Signed INF driver works on the computer where it was signed, not others

Question

My company purchased a Driver Signing Certificate from Go Daddy. I used it to sign a simple INF file that is a driver for some of our USB devices that use Microsoft\'s usbs

Answer 1

As of 9/27/2012, GoDaddy Driver Signing Certificate will not work with Windows Vista or Windows 7. It will only work with Windows 8. The GoDaddy certificate is only available with SHA256.

We ended up getting one from GlobalSign (MS Authenticode).

From http://msdn.microsoft.com/en-us/library/windows/hardware/hh967734%28v=vs.85%29.aspx :

Signing a driver package with two signatures

In some cases, you might want to sign a driver package with two different signatures. For example, suppose you want your driver to run on Windows 7 and Windows 8. Windows 8 supports signatures created with the SHA256 hashing algorithm, but Windows 7 does not. For Windows 7, you need a signature created with the SHA1 hashing algorithm.

2012-09-28 Update: The GlobalSign worked. I let Firefox 15 download the GlobalSign provided link (protected by a Pickup Password). Ended up with Firefox holding the signed certificate, and downloading 3 other GlobalSign certs. The signed certificate was exported from Firefox into a .p12 file. All four files were then double clicked to import them into the MS Certificate Store using automatic defaults. Driver and package were signed and tested in a Windows 7 Ultimate x64 without any driver signing errors. The driver BSoD'd but that's a different issue. ;)

GoDaddy will only give you website credit minus $15 and only if you revoke within 30 days of purchase.

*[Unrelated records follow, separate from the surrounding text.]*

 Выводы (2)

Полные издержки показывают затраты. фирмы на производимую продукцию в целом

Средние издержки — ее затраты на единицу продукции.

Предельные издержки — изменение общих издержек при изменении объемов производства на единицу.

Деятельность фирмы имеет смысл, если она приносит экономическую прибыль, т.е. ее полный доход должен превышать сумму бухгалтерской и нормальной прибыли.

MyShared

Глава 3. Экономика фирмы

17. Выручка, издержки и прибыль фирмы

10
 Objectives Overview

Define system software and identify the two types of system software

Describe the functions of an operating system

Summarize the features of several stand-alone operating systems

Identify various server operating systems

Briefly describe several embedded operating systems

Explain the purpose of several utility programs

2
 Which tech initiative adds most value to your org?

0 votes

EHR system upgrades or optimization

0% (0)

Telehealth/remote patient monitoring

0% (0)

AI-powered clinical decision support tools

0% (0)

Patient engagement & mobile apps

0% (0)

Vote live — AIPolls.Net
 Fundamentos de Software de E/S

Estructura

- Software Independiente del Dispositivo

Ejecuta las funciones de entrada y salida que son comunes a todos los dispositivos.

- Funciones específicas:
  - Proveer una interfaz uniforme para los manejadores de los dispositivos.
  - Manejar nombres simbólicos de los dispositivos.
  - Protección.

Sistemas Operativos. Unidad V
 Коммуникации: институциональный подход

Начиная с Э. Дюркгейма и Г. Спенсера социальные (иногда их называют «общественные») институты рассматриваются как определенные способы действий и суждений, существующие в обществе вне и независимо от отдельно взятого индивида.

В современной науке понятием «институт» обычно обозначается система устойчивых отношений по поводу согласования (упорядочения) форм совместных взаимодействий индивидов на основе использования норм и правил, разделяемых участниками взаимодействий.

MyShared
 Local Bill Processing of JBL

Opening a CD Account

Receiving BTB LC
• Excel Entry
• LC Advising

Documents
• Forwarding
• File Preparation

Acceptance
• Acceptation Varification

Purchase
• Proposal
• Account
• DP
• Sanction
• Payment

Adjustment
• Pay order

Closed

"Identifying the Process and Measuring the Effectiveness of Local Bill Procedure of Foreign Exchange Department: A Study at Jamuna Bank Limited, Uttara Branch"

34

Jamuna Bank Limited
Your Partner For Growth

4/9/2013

2016-01-13 Update: https://technet.microsoft.com/en-us/library/security/3033929 Microsoft Security Advisory 3033929 Availability of SHA-2 Code Signing Support for Windows 7 and Windows Server 2008 R2 Published: March 10, 2015 ... Basically, you need to install the security update in the links provided by Microsoft which is usually done automatically by Windows Update.

We are now using EV Code Signing Certificates from GlobalSign. Warning: SafeSign does not work with Windows services (e.g., buildbot slave).